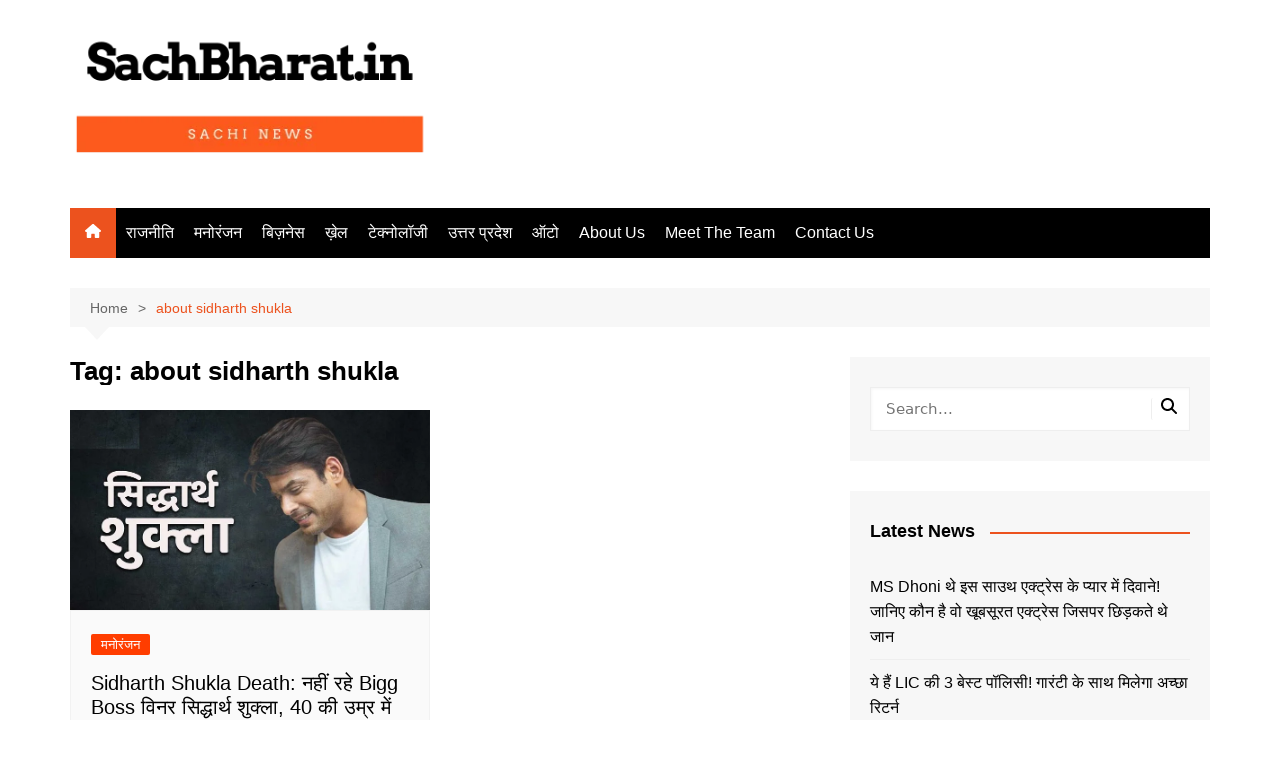

--- FILE ---
content_type: text/html; charset=utf-8
request_url: https://www.google.com/recaptcha/api2/aframe
body_size: 250
content:
<!DOCTYPE HTML><html><head><meta http-equiv="content-type" content="text/html; charset=UTF-8"></head><body><script nonce="_OWMEXIax0BYlC25YIcvjg">/** Anti-fraud and anti-abuse applications only. See google.com/recaptcha */ try{var clients={'sodar':'https://pagead2.googlesyndication.com/pagead/sodar?'};window.addEventListener("message",function(a){try{if(a.source===window.parent){var b=JSON.parse(a.data);var c=clients[b['id']];if(c){var d=document.createElement('img');d.src=c+b['params']+'&rc='+(localStorage.getItem("rc::a")?sessionStorage.getItem("rc::b"):"");window.document.body.appendChild(d);sessionStorage.setItem("rc::e",parseInt(sessionStorage.getItem("rc::e")||0)+1);localStorage.setItem("rc::h",'1769152816532');}}}catch(b){}});window.parent.postMessage("_grecaptcha_ready", "*");}catch(b){}</script></body></html>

____________

**WHAT TO DO**
All entries are to be duplicated exactly, with the pictures left out.

**REPLY TO THE EXERCISE**
--- FILE ---
content_type: text/html; charset=utf-8
request_url: https://www.google.com/recaptcha/api2/aframe
body_size: 250
content:
<!DOCTYPE HTML><html><head><meta http-equiv="content-type" content="text/html; charset=UTF-8"></head><body><script nonce="_OWMEXIax0BYlC25YIcvjg">/** Anti-fraud and anti-abuse applications only. See google.com/recaptcha */ try{var clients={'sodar':'https://pagead2.googlesyndication.com/pagead/sodar?'};window.addEventListener("message",function(a){try{if(a.source===window.parent){var b=JSON.parse(a.data);var c=clients[b['id']];if(c){var d=document.createElement('img');d.src=c+b['params']+'&rc='+(localStorage.getItem("rc::a")?sessionStorage.getItem("rc::b"):"");window.document.body.appendChild(d);sessionStorage.setItem("rc::e",parseInt(sessionStorage.getItem("rc::e")||0)+1);localStorage.setItem("rc::h",'1769152816532');}}}catch(b){}});window.parent.postMessage("_grecaptcha_ready", "*");}catch(b){}</script></body></html>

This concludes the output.